Directions for this task: Transcribe the stretch of the SGD.cpp diff below from "if (validationSetDataReader != trainSetDataReader" through "when using ASGD.", keeping every character unchanged.

Source extract:
━━━━

Avoid code duplication by refactoring WaitAll into a separate function.

2016-11-11 11:00:32 +08:00 · 2016-11-11 11:00:32 +08:00 · 8fad703f27
--- a/Source/SGDLib/SGD.cpp
+++ b/Source/SGDLib/SGD.cpp
@ -425,15 +425,7 @@ void SGD<ElemType>::TrainOrAdaptModel(int startEpoch, ComputationNetworkPtr net,
    {
        // Synchronize all ranks before proceeding to ensure that
        // rank 0 has finished writing the previous model file
-        if (m_mpi != nullptr && GetParallelizationMethod() != ParallelizationMethod::dataParallelASGD)
-        {
-            m_mpi->WaitAll();
-        }
-
-		if (m_mpi != nullptr && GetParallelizationMethod() == ParallelizationMethod::dataParallelASGD)
-		{
-			m_pASGDHelper->WaitAll();
-		}
+        BarrierWorkers();

        // (re-)initialize 1-bit SGD
        if (GetParallelizationMethod() == ParallelizationMethod::dataParallelSGD &&
@ -597,7 +589,8 @@ void SGD<ElemType>::TrainOrAdaptModel(int startEpoch, ComputationNetworkPtr net,

        if (validationSetDataReader != trainSetDataReader && validationSetDataReader != nullptr)
        {
-            // TODO(dataASGD) making evaluator becoming nondistributed one when using ASGD.

━━━━

Entries supplied:
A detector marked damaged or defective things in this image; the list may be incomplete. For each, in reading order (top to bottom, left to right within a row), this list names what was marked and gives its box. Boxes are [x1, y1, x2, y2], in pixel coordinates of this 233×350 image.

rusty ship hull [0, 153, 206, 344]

━━━━

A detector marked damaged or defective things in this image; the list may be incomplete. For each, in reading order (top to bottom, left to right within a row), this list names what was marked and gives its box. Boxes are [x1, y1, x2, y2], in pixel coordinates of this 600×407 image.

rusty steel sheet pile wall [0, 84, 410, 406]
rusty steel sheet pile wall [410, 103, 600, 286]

━━━━

Solution for this exercise:
if (validationSetDataReader != trainSetDataReader && validationSetDataReader != nullptr)
        {
-            // TODO(dataASGD) making evaluator becoming nondistributed one when using ASGD.